In the P.E.R.T. method, the vertices aren't the tasks anymore, they are the states of our project. When you're doing a task, you're moving your project in another state. A task that needs other tasks, will now be depending on the state of the project where the do tasks got tackled.

- we got nodes like 1, 2, 3, ... that are the states of our project (1 may not be before 2)
- they have properties
- early start time
- last start time
- free margin (optional)
- total margin (optional)

- we have a node START
- we have a node END

From one state of your project (START), you may do some tasks like A and B. In P.E.R.T., this is 2 states (1 and 2), and on each edge ($START \to 1$, and $START \to 2$), we will put

- the name of the task
- the cost of the task

But, if the task "C" is dependent on "A" and "B", this is the same as being dependent on state 1 and state 2. What we do is adding a directed dotted arrow $1 \to 2$ (or $2 \to 1$) with the duration $0$. Then we start the edge with $C(cost)$ from $1$ (resp. $2$, up to the one you picked) giving us $2 \to 3$ (resp. $1 \to 3$).

**Note**: You may have some cases of **redundancy** like C is dependent on A, and D is dependent on C and A. You must remove $A \to D$ because we got it by transitivity since we have $A \to C \to D$.

## Example

This is a specifications' table, but the words are in French. Nothing complicated, you got the task ID (A, B, ...), the task full name, the duration (=cost), and the dependencies.

And the resulting P.E.R.T diagram is

**Explanations (dependencies)**

- Starting from Start
- The first task is $A(30)$ (since no previous tasks, cost=30)
- So we move to "1" with $A(30)$
- Then B, C, and I are
**only**dependent on A, we are making their states like for "1". - since D is dependent on A and C, and C is dependent on A, then we are making D dependent on state 3
- since we are entering state 10 with $I$ and state 9 is dependent (for $J$) from $I$, we are using a directed dotted arrow
- ...

Note: we removed (A, F), (A, D), (C, F) because of redundancy.

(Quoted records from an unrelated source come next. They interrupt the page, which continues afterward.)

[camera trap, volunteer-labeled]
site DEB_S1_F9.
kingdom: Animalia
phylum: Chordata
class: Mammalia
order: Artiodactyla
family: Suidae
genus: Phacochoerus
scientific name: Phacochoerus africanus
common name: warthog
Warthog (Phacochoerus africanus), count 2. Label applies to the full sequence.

**Explanations (early/last start)**

- Start's early start value is always 0
- 1's early state is $0 + 30$ (previous + A cost)
- 6's early state is $38 + 4$ (previous 38 + D cost)
- ...

As for the last start, once we did all the early_start value, starting from the End

- End's last_start value is always the same as its early_start value
- 9's last_start is $85-6=79$ (End's last_start minus J cost)
- 3's last_start is $min(45-7, 45-4)=38$ (4's last_start minus E cost, and resp. 5's and D)
- ...

**Explanations (free/total margin)**

- The total margin is $\text{last_start-early_start}$
- 9's total margin is simply $79-69=10$
- 10's total margin is simply $79-37=42$
- ...

As for the free margin

- we are trying to get a total margin without changing the next early_date
- 9's free margin is $x + 69 + 6 \le 85 \Leftrightarrow x=10$
- 10's free margin is $x + 37 + 0 \le 69 \Leftrightarrow x=32$
- 5's free margin is $x + 42 + 0 \le 45 \Leftrightarrow x=3$
- ...

**Explanations (note)**

The critical path is $(Start, A, C, E, F, G, End)$.